‘She would not come then?’ the poor girl cried, with a half-sobbing sigh.

‘No, no; not that; she was not there. It is our bad luck. She has gone to the mother-house, whatever that may be. What could I do? I have done nothing but think since I left you. O Agnes, forgive me, my darling, for having brought you into this! My own plan is the only one; but I never thought of this—Sunday—to-morrow, to-morrow every thing can be arranged.’

This was the text upon which he enlarged for the whole afternoon. There was not another train till the evening, and what could they do even if there had been trains? They had to eat the chicken which the curious landlady had prepared, together, and went out again in the afternoon, and sat under a tree and talked.
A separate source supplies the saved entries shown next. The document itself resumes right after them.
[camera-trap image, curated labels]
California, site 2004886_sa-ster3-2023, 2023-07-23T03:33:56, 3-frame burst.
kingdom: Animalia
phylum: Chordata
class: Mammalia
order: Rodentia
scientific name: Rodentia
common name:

They were miserable, or at least Agnes was miserable—and yet happy. Oh, if she had but known, if she had but gone on this morning, or back to Limpet Bay, where there were Sisters and a shelter! But now! every moment compromised her more, and made it more impossible to do anything but acquiesce in what he proposed. And so the long, slow, weary, anxious, miserable, delicious Sunday wore to a close; it was all these things together. They took the landlady into their confidence, and told her all that had happened, while Agnes sat crying. She thought even this woman would shrink from her; but the woman, on the contrary, was deeply interested, delighted, and flattered. There was the parsonage half a mile off, and the clergyman the kindest old gentleman. A wedding in the house! She could not contain herself with pride and pleasure. Crying! what was the young lady crying about? An ‘usband that adored her instead of them nunnery places as she never could abide to hear of. This unexpected support quite exhilarated Oswald, and it cowed Agnes, who had no power of self-assertion left.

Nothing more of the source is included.